Excerpt provided: Begin

On my last visit, Shoel shared with me his only last wishes.

"I want to come home, have a piece of white bread and butter, a glass of tea with lemon, kiss our mother good-bye, and die."

Just before I left, he asked me to take his clothes with me, along with some money.

"No, Shoel," I said, "I'll come back after my next shift. I'll pick up your things then."

There was no phone to inquire about him, and of course, I couldn't take time off to see him.

On Thursday, March 18, 1943, when my shift was over and I was ready to go to the hospital, a messenger came with the news that Shoel had passed away a few hours earlier.

A nurse there told me that his last words were, "Is my sister here?"

Even though I wasn't there when he took his last breath, these painful words would always ring in my ears. He died alone.

With my last connection gone, I became an orphan. Of all the things he had wished for on his death bed, all Shoel got was a lonely death. There was no piece of bread and butter; no glass of tea with lemon. Nor did he get to kiss our dear mother, whose fate we did not know.

A few days before he died I had a disturbing dream:

I am walking up the dark, wooden staircase, hanging on the shaky wooden banister for dear life. When I reach the third floor, I take off the key that hangs from an oval ring. I open the door and let myself in. The kitchen is in semi-darkness lit only by the light from the next room.

I enter and what I see, or what I assume I see, is my family, sitting around a table covered with a white tablecloth. Our silver candlesticks, one still slightly bent, candles are shining bright…food is on the table.

I realize it must be Friday night - the Sabbath. I can only see my mother. The others are just shadows.

I'm standing in the doorway and my mother says, "Come in. Why are you standing there? Sit down and eat."

I continue standing.

"Where is my son Shoel?," she asks.

"He'll be here soon," I reply.

Excerpt provided: End
Entries provided: Begin

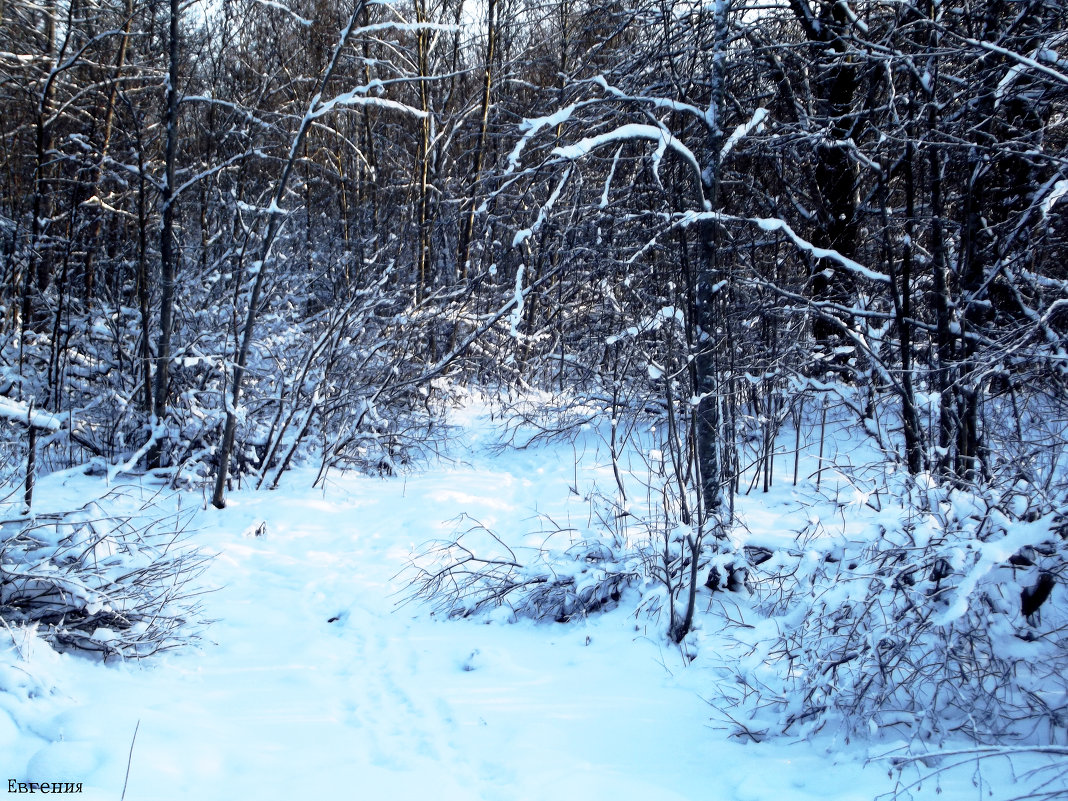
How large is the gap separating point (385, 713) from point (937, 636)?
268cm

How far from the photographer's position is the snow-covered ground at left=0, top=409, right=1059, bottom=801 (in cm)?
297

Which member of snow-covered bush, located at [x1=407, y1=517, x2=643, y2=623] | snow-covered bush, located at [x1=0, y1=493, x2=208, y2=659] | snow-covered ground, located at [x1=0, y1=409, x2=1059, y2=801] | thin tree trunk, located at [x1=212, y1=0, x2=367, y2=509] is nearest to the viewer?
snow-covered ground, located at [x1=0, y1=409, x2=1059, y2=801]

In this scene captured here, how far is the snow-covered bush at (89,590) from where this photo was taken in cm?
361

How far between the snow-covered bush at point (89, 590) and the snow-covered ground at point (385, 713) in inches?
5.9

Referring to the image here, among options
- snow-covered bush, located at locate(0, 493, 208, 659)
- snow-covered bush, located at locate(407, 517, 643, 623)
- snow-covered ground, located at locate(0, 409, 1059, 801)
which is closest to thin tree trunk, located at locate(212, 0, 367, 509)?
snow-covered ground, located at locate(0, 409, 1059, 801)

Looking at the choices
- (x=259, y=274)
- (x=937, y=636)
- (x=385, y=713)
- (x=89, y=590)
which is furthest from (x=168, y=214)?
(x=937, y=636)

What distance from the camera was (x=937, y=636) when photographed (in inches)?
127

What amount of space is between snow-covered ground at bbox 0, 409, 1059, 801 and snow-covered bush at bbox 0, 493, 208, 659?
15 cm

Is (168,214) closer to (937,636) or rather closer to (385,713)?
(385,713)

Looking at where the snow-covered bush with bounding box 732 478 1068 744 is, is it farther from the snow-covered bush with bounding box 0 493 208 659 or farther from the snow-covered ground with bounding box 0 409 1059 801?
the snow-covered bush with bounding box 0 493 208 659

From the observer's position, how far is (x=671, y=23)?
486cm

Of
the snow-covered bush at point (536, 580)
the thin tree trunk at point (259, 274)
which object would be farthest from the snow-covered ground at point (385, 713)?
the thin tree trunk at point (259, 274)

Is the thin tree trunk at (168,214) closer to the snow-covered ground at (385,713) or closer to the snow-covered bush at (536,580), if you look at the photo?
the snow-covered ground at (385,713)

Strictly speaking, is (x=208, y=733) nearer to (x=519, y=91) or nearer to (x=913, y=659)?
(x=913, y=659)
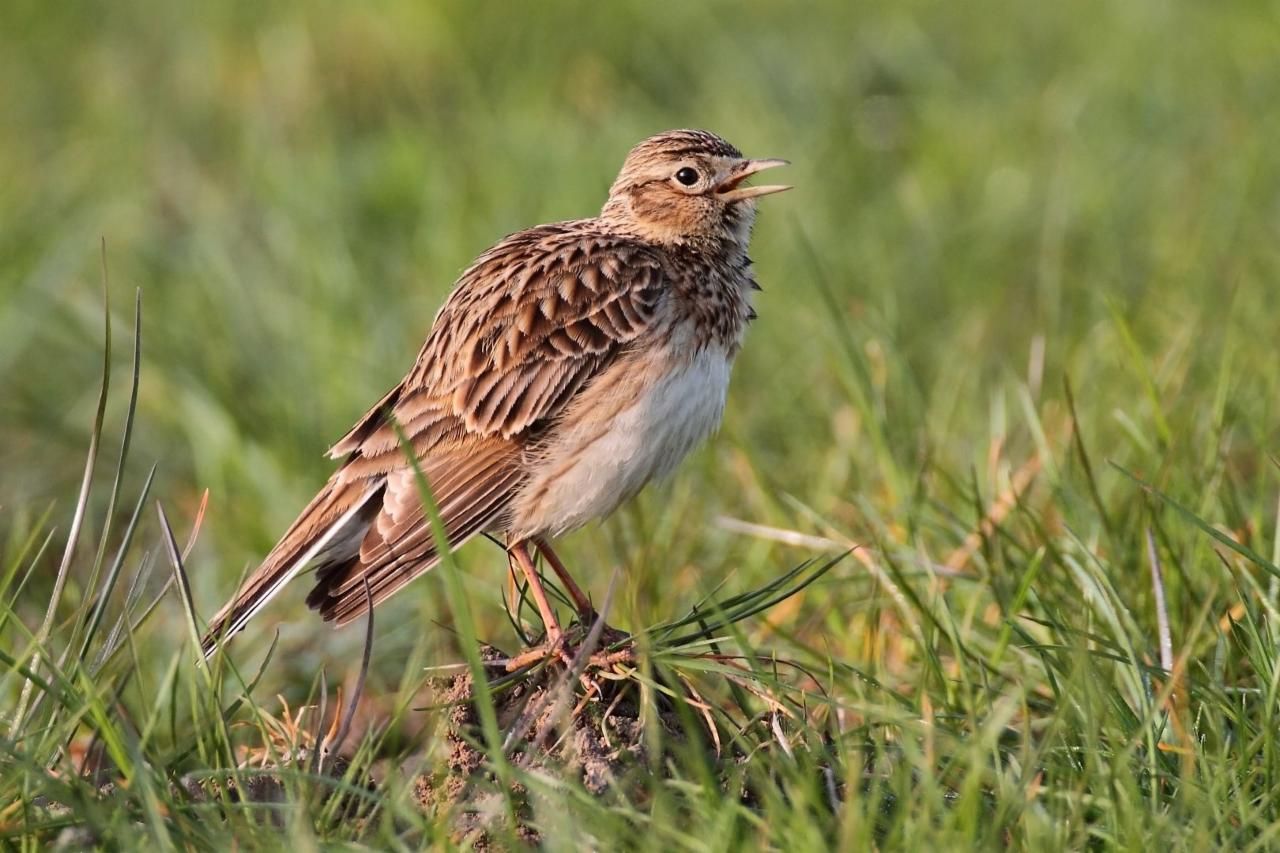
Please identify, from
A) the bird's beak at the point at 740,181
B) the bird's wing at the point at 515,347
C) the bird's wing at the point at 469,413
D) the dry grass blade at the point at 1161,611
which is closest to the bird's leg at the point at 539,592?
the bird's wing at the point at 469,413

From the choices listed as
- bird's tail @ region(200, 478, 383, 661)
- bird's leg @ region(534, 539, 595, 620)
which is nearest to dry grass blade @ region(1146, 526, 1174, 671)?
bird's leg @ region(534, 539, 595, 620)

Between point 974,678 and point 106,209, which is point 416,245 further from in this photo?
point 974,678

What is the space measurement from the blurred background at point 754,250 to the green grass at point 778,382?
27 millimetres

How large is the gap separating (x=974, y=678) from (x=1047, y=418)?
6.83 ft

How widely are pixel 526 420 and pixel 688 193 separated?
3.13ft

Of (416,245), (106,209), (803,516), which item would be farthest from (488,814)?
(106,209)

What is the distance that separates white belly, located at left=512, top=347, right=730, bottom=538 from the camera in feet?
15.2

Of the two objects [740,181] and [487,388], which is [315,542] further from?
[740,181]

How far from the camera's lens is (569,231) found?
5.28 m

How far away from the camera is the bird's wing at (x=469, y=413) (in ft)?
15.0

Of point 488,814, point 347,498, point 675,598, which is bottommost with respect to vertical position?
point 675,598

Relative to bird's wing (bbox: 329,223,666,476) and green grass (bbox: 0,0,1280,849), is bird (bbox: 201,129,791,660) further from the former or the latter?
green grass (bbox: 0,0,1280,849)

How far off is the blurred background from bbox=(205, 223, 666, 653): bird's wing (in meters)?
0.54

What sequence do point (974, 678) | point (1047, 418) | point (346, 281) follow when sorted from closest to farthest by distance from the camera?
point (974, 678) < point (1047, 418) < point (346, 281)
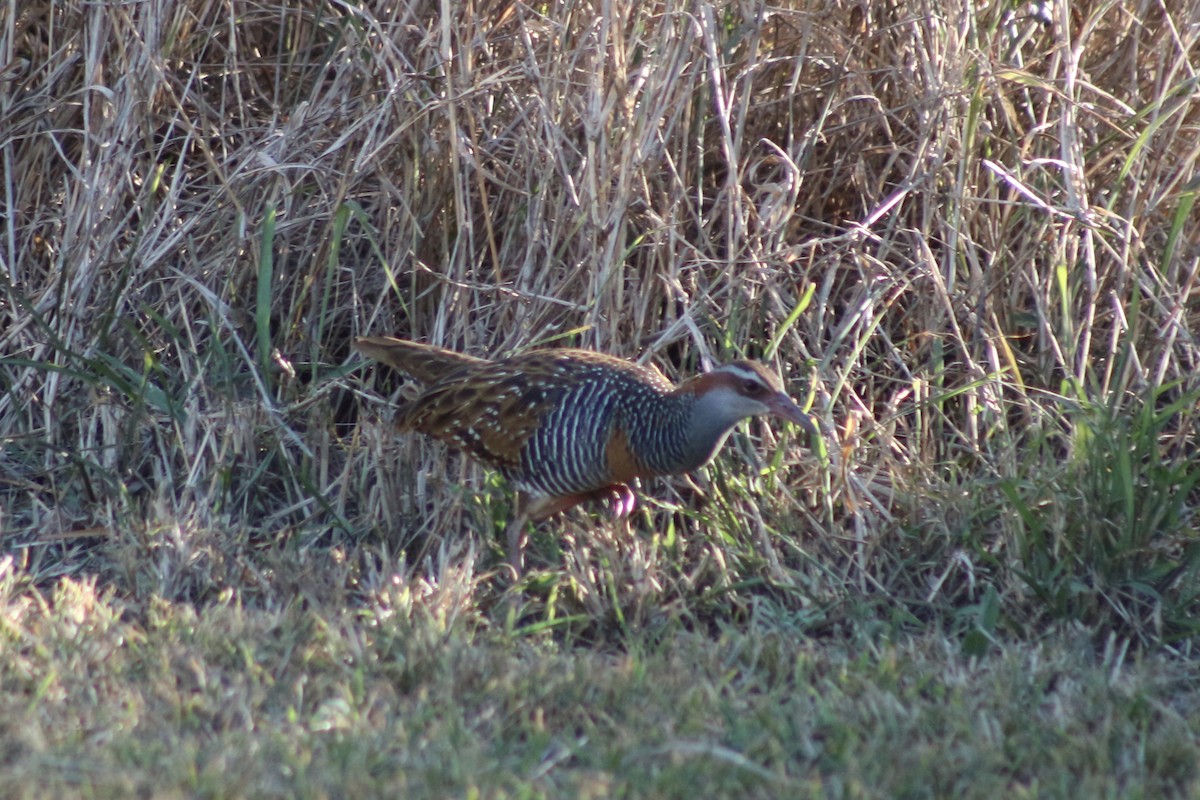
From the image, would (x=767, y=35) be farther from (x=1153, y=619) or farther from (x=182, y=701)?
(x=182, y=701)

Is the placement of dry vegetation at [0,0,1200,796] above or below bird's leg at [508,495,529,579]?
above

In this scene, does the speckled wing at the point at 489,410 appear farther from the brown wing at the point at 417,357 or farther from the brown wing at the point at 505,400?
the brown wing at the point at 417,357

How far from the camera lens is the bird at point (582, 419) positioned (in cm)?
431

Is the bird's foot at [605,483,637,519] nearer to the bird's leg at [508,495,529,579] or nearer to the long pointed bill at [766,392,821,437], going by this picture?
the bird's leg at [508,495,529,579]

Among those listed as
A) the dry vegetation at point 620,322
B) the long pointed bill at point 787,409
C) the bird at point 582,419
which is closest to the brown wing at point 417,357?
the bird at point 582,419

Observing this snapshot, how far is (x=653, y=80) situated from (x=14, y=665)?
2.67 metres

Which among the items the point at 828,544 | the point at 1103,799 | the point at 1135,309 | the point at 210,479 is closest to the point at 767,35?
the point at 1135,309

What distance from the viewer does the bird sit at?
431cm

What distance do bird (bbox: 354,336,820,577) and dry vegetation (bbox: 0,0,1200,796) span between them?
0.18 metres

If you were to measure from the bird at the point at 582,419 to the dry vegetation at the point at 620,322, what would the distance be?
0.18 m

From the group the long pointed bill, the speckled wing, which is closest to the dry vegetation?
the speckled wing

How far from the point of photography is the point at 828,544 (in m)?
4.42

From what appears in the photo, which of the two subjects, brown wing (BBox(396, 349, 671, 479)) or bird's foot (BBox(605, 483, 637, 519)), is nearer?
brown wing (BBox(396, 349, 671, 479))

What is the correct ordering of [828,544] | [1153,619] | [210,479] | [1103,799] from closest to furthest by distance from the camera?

Entries provided: End

◆ **What you need to do**
According to the excerpt about Shoel, what did a nurse say his last words were? The lines are not needed for this exercise.

◆ **Expected output**
His last words were "Is my sister here?"